Oh the mold! This is my biggest bugaboo with the tropics. The feisty green fuzz seems to sprout overnight, and everything from my favorite leather handbag to my suitcase to my clothing has succumbed. I try to take it in stride, but it is something that I will never get used to. And should I ever live in the tropics again, leather goods will most certainly NOT be accompanying me!

3. A heart attack a day.

The most recent heart attack was this week when Steve reached into the sink to wash the dishes, and pulled out a slimy black frog as big as a fist. The poor creature was traumatized, but I think Steve may have been more so. This was the third of three frogs that have sneaked their way in the house, and they are in good company with the red eyed lizard, the scurrying geckos and the armies of cockroaches. I live in a traditional Thai-style house, I tell myself, this is normal. But I still feel the safest when tucked in bed under the relative security of my mosquito net. Should a creepy crawly critter ever breach that net, I will never feel safe in the tropics again.

This foot long, red eyed  lizard likes to chill in the bathroom.

This foot long, red eyed lizard likes to chill in the bathroom.

4. Darling, what’s for dinner? Rice…again.

I am a simple eater, and I generally don’t mind eating the same foods over and over, day after day–anyone who grew up eating Mexican food feels this way. But I have reached my limit with white rice, the ubiquitous Asian staple that haunts my culinary dreams. The monthly shopping trips to the big island of Phuket assuage my cravings for cheese, pesto pasta, and Goldfish Crackers, but once our supplies dwindle, we’re back on the rice train.

Now that I only have three more weeks here, I realize how much I will miss it. Despite these four stressors, I have loved the peaceful lifestyle we’ve had in Yao Noi, and someday, I hope to return (sans leather of course.)

Living the dream.

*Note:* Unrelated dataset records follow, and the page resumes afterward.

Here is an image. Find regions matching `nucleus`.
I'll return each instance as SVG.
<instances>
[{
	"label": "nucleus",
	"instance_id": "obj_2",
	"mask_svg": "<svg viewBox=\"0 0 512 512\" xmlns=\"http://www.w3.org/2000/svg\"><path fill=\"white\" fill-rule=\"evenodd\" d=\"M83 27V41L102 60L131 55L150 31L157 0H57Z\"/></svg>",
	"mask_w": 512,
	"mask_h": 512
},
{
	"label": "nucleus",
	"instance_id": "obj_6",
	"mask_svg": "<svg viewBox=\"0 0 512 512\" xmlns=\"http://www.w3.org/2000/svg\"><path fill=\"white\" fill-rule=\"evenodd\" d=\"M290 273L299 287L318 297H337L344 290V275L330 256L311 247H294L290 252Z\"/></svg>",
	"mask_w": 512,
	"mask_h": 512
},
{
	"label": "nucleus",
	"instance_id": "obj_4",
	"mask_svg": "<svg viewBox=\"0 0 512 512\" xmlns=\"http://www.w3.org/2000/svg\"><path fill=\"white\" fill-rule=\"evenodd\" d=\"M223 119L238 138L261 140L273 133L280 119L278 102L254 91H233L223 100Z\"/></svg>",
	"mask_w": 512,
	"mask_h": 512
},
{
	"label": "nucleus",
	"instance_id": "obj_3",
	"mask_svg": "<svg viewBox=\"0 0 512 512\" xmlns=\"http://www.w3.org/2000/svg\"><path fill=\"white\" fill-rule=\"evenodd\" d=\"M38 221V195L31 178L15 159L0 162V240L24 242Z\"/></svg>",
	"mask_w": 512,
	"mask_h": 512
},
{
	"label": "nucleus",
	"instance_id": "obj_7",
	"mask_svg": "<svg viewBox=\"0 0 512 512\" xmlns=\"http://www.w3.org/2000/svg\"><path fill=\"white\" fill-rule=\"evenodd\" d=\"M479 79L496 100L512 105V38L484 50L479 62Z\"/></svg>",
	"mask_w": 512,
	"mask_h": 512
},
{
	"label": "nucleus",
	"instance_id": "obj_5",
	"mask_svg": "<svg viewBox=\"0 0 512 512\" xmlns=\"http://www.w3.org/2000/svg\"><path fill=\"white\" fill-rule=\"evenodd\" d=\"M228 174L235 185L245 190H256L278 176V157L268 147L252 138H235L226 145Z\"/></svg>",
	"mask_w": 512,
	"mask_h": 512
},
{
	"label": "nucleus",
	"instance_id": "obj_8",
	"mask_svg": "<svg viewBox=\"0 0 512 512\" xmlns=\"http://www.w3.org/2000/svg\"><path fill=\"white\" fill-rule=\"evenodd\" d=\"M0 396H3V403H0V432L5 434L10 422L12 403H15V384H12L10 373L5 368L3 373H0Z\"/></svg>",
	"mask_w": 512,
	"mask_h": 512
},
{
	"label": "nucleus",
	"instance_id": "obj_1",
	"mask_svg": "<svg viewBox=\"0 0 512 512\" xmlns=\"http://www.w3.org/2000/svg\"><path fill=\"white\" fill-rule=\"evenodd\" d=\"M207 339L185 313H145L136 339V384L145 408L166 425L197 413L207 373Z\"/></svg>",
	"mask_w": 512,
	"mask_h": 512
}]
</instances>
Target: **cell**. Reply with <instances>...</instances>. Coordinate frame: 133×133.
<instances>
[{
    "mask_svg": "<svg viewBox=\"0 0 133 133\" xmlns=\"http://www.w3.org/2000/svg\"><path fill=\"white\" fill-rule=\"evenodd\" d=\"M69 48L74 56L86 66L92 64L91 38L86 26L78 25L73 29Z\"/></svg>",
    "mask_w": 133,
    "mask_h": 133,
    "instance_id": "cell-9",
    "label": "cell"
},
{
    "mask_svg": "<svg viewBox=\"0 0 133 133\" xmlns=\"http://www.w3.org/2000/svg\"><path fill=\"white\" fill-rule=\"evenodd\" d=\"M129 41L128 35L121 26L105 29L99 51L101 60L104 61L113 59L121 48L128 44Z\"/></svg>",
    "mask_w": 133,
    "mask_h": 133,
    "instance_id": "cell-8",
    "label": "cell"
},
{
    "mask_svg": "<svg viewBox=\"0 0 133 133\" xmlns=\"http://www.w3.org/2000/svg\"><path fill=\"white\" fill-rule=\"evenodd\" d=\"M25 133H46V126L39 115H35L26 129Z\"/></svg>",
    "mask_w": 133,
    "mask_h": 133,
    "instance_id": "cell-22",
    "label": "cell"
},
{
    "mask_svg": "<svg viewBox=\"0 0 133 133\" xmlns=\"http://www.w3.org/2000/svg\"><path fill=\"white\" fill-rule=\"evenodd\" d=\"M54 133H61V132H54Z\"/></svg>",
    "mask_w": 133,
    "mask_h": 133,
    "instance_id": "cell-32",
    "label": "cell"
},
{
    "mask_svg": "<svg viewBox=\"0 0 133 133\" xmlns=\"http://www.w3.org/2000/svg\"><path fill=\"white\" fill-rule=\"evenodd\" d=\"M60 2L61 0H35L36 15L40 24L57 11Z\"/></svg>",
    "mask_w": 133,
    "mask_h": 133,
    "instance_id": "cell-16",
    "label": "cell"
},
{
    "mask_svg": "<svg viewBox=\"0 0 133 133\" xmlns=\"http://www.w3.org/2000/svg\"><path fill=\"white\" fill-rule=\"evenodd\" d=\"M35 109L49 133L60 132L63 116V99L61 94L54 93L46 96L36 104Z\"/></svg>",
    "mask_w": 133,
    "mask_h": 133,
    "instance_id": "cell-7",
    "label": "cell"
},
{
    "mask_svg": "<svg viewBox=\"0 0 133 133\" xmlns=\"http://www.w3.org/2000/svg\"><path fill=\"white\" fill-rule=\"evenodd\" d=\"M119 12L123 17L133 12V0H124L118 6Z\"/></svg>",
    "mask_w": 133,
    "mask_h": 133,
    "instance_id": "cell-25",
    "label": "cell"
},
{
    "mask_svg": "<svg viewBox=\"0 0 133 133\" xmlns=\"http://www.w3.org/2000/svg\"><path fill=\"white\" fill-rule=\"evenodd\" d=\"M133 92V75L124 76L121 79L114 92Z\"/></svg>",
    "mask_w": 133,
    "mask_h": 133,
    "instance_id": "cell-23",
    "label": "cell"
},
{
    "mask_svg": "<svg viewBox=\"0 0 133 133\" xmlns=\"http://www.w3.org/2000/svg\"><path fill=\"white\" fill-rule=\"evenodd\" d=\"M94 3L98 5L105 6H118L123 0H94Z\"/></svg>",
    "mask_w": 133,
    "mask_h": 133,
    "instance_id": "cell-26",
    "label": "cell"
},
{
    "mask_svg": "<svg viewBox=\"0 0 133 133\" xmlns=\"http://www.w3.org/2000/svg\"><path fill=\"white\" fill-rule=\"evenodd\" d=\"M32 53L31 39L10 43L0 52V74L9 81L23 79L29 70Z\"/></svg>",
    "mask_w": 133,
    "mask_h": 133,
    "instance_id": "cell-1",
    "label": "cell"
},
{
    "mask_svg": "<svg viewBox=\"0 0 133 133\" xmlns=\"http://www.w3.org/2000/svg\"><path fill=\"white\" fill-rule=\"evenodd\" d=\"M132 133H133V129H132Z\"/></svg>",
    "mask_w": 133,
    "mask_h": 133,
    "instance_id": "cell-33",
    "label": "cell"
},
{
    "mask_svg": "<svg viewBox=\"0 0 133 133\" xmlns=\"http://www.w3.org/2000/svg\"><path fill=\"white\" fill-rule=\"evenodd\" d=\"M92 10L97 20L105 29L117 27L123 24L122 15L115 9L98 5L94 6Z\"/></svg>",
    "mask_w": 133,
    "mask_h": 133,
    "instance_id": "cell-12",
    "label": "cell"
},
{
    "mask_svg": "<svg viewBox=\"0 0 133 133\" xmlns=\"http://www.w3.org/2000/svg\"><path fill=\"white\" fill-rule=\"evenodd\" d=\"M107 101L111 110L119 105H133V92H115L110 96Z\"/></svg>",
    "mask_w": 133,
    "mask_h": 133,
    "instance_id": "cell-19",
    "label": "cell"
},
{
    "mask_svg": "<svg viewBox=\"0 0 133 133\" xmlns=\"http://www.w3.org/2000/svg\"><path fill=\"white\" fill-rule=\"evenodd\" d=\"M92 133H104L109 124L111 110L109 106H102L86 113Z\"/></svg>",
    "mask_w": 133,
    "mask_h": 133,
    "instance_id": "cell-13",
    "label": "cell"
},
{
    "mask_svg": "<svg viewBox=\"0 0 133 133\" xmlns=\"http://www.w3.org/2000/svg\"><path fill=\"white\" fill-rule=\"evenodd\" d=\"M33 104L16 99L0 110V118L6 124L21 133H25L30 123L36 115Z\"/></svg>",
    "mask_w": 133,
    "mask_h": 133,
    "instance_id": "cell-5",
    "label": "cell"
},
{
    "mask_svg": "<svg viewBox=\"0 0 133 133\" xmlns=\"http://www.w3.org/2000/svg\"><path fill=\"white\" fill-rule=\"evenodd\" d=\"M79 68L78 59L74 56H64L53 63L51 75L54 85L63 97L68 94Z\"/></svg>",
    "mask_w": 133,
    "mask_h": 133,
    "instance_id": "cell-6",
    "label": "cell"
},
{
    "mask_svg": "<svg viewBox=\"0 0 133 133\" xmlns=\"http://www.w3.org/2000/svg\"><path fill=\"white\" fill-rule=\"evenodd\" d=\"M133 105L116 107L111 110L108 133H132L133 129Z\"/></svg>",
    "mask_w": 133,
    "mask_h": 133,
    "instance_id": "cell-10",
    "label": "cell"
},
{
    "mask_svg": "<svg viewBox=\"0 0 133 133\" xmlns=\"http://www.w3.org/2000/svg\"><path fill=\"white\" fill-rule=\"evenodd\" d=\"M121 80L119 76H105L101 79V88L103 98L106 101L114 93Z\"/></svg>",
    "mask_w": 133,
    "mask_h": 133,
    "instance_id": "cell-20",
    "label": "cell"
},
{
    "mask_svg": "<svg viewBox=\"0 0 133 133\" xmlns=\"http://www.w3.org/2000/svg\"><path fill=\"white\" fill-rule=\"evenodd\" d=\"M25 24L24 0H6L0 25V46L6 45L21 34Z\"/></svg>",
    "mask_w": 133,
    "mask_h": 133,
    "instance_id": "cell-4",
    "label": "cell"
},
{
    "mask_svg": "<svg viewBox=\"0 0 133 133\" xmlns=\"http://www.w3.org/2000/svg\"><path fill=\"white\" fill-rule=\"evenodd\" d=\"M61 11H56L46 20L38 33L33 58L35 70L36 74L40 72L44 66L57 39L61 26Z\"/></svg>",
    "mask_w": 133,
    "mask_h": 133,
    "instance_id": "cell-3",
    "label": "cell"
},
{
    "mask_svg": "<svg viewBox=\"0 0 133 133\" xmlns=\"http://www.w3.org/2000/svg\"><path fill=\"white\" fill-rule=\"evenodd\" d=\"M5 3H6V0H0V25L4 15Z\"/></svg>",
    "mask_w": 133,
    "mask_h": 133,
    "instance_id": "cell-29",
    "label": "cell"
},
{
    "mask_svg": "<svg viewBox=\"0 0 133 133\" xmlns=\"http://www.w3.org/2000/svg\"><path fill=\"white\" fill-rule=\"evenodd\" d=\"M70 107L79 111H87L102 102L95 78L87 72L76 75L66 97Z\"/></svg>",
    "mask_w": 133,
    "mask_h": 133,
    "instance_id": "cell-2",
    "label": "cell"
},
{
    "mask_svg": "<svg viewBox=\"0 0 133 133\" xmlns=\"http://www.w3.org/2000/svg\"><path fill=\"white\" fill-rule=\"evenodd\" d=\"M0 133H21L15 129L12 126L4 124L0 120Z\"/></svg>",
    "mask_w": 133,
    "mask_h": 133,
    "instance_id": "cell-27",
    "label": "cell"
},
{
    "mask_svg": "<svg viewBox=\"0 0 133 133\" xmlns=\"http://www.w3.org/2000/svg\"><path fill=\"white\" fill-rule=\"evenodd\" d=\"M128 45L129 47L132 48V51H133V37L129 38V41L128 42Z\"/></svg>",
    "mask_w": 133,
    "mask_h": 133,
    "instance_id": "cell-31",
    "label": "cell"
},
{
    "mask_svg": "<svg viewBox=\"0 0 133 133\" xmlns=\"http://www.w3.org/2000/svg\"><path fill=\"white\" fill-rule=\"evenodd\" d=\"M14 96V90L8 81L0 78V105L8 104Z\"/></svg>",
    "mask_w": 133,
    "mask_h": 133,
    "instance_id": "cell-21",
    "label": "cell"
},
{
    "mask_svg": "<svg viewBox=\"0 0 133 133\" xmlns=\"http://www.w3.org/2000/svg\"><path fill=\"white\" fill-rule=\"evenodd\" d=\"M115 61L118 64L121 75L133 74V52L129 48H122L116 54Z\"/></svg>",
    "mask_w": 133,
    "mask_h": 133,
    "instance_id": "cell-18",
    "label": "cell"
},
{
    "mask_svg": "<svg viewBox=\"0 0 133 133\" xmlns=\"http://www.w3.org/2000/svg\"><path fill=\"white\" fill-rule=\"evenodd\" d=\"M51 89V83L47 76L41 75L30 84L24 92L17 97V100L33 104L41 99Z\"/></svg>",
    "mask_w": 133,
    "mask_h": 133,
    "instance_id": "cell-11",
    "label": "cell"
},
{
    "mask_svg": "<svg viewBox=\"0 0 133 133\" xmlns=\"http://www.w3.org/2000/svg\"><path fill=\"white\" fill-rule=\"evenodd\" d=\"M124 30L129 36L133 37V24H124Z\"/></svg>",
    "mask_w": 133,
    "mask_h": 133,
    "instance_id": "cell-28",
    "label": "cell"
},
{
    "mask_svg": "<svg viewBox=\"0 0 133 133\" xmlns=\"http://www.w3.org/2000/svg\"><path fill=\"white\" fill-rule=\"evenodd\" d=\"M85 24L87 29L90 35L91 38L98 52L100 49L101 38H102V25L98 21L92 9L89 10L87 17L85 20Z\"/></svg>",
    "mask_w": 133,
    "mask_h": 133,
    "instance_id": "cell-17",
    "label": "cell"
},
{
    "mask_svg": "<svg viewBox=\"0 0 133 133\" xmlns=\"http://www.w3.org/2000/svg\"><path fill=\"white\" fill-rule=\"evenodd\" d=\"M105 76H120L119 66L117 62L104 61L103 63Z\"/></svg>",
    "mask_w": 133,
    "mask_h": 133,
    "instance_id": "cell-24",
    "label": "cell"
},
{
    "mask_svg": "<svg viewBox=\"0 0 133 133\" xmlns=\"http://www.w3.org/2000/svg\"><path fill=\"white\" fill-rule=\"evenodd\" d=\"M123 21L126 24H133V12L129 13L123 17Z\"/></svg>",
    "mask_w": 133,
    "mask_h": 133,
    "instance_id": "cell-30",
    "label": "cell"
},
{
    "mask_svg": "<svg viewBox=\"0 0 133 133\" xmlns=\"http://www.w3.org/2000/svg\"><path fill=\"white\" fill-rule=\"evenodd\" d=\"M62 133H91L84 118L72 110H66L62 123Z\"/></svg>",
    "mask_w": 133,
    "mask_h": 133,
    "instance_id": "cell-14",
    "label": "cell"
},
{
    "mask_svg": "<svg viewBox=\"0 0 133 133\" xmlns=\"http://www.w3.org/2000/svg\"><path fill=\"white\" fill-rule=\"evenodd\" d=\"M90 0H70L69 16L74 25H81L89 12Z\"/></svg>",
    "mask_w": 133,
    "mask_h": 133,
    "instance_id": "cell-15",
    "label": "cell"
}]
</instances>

Or is it?

Living the dream. Or is it?

4 responses to “Geckos in the Toaster and other Tropical Lessons

  1. Pingback: Thailand 3 Month Anniversary…So What’s Next? | Twenty First Century Nomad·

  2. Pingback: Thailand 3 Month Anniversary…So What’s Next? | Nusantara Daily·

  3. Leslie, I love your stories … and can relate on so many levels! When we lived in Khartoum, the geckos and other lizards ruled the roost. Fortunately they were great bug eaters so they got to stay. In addition to checking the toaster, my shoes were also a popular hiding place! 🙂 Can’t wait to see what you find in India. ~Terri

    • Thanks Terri! No matter how many times I see a gecko pop out at me, I’m always startled! Luckily, I always wear flip flops, so haven’t had any problems with creatures in my shoes. Thank goodness! We’ll see what India brings!